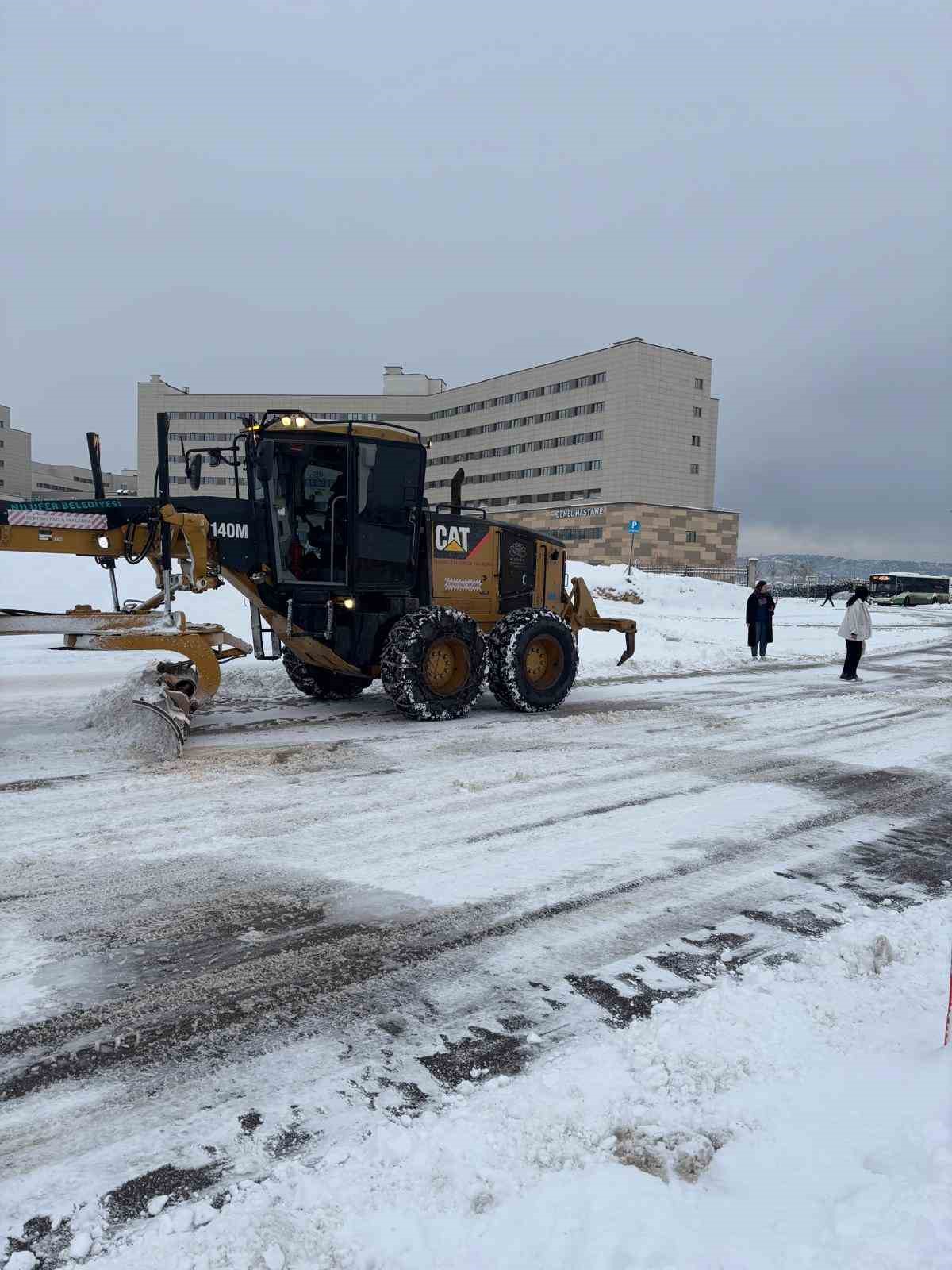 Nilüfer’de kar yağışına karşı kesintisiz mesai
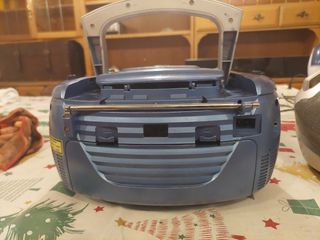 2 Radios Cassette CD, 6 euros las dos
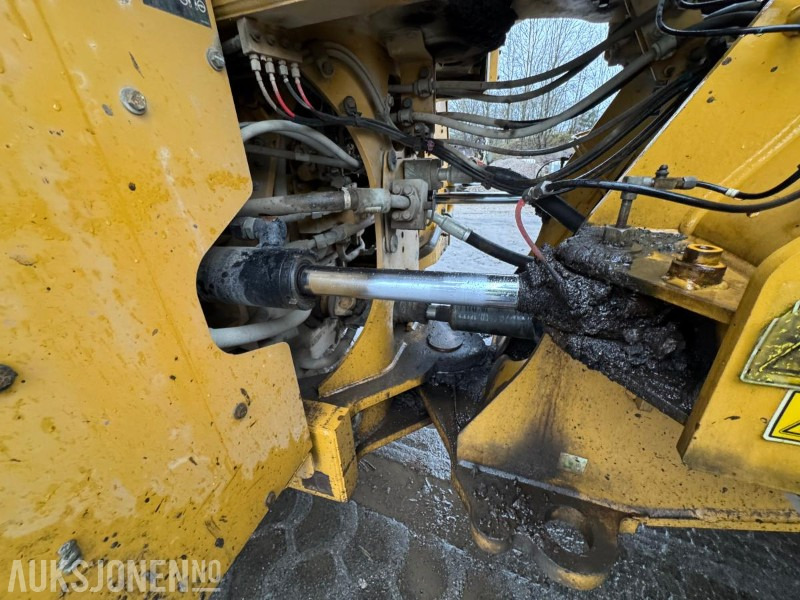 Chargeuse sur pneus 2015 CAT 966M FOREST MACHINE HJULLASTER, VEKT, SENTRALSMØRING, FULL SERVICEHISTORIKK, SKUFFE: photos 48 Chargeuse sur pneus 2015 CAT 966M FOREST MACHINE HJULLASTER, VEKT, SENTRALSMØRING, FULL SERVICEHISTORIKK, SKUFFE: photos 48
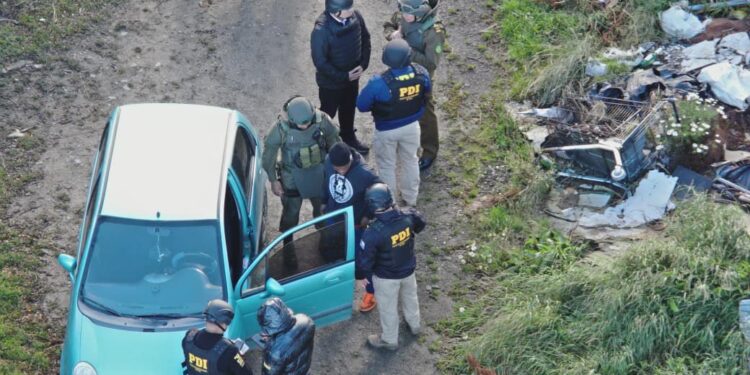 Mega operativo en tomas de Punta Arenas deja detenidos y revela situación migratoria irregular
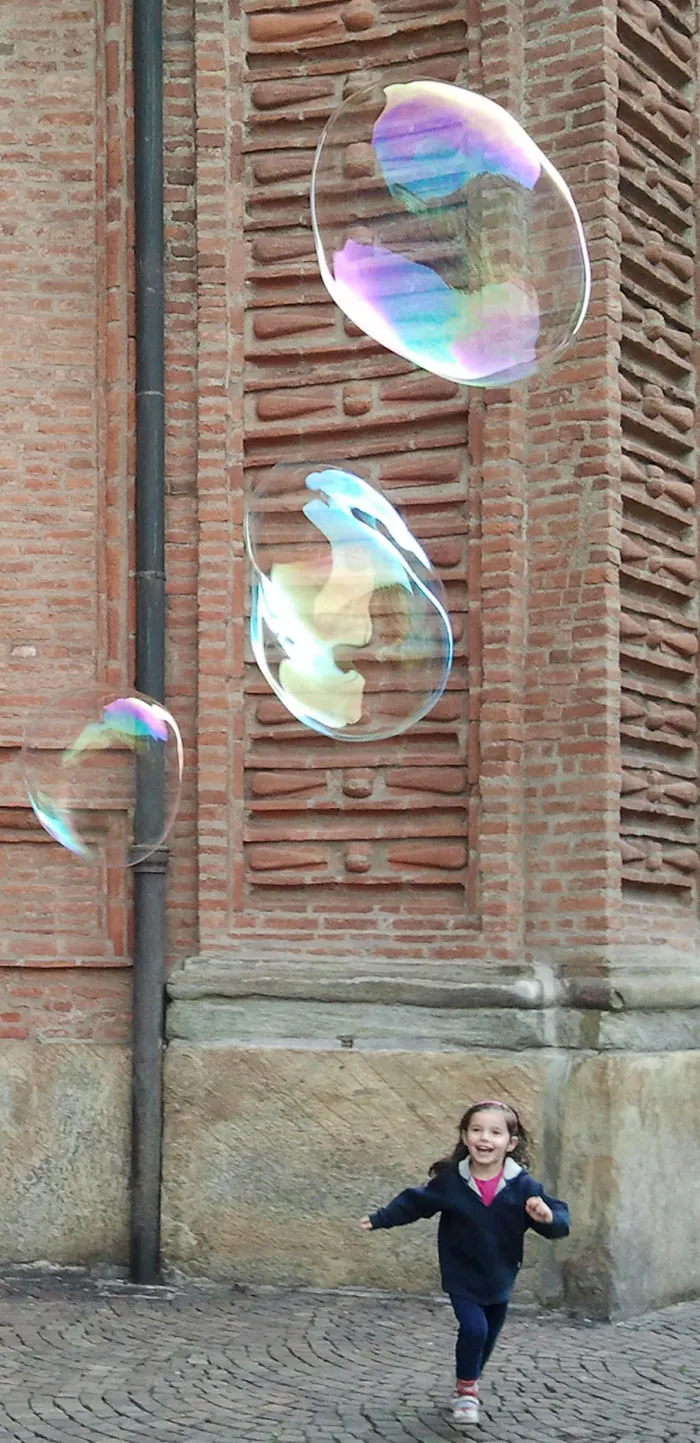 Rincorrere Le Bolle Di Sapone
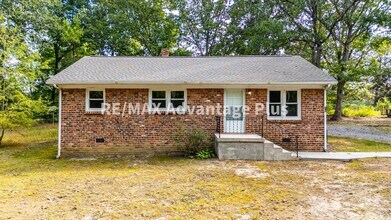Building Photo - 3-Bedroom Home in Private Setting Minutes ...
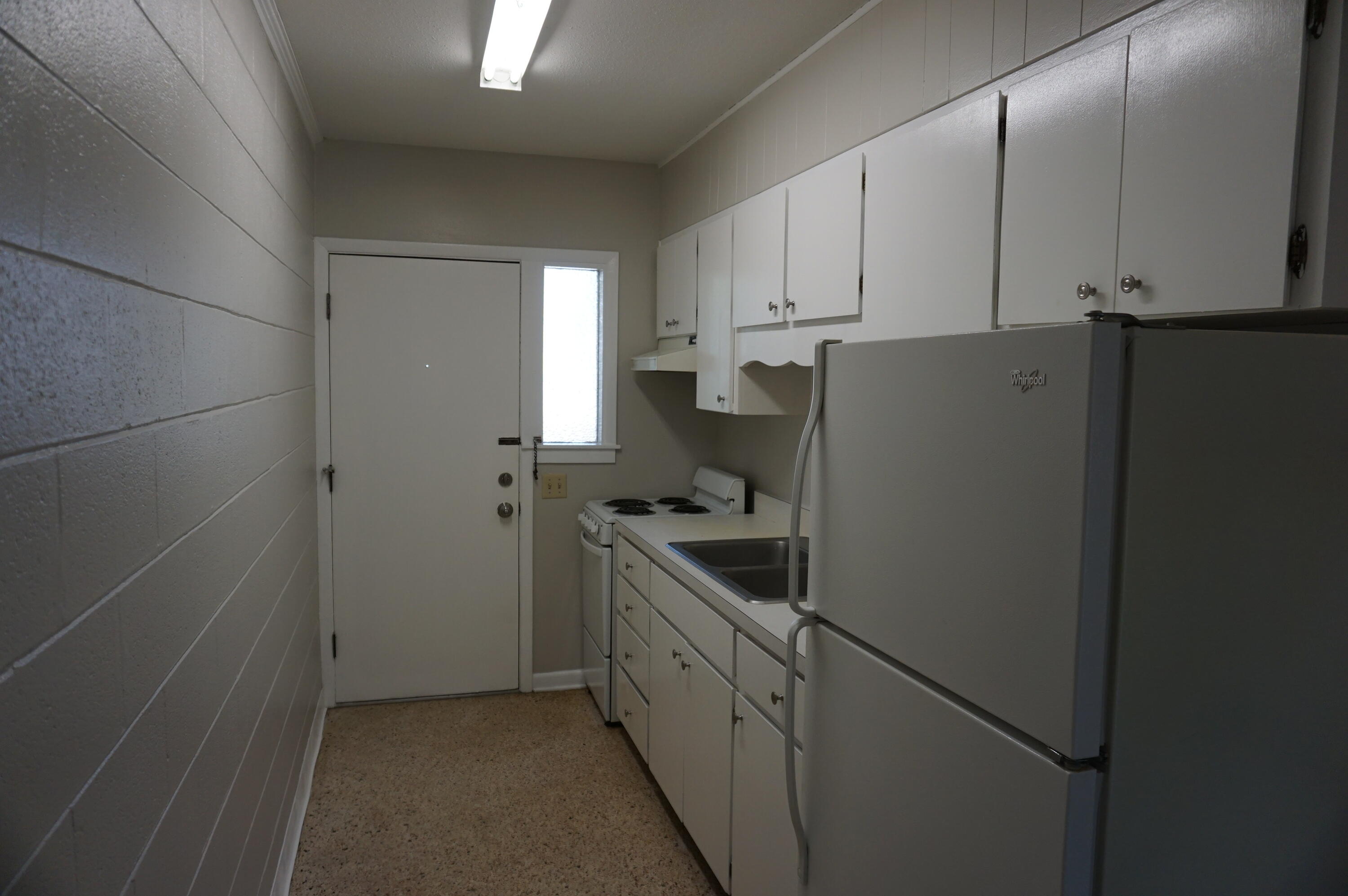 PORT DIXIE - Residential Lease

*****

▶ _What you have to do_
Please transcribe the text of all seven entries above word for word, leaving the pictures out of your answer.

▶ _Expected output_
 Nilüfer’de kar yağışına karşı kesintisiz mesai
 2 Radios Cassette CD, 6 euros las dos
 Chargeuse sur pneus 2015 CAT 966M FOREST MACHINE HJULLASTER, VEKT, SENTRALSMØRING, FULL SERVICEHISTORIKK, SKUFFE: photos 48 Chargeuse sur pneus 2015 CAT 966M FOREST MACHINE HJULLASTER, VEKT, SENTRALSMØRING, FULL SERVICEHISTORIKK, SKUFFE: photos 48
 Mega operativo en tomas de Punta Arenas deja detenidos y revela situación migratoria irregular
 Rincorrere Le Bolle Di Sapone
Building Photo - 3-Bedroom Home in Private Setting Minutes ...
 PORT DIXIE - Residential Lease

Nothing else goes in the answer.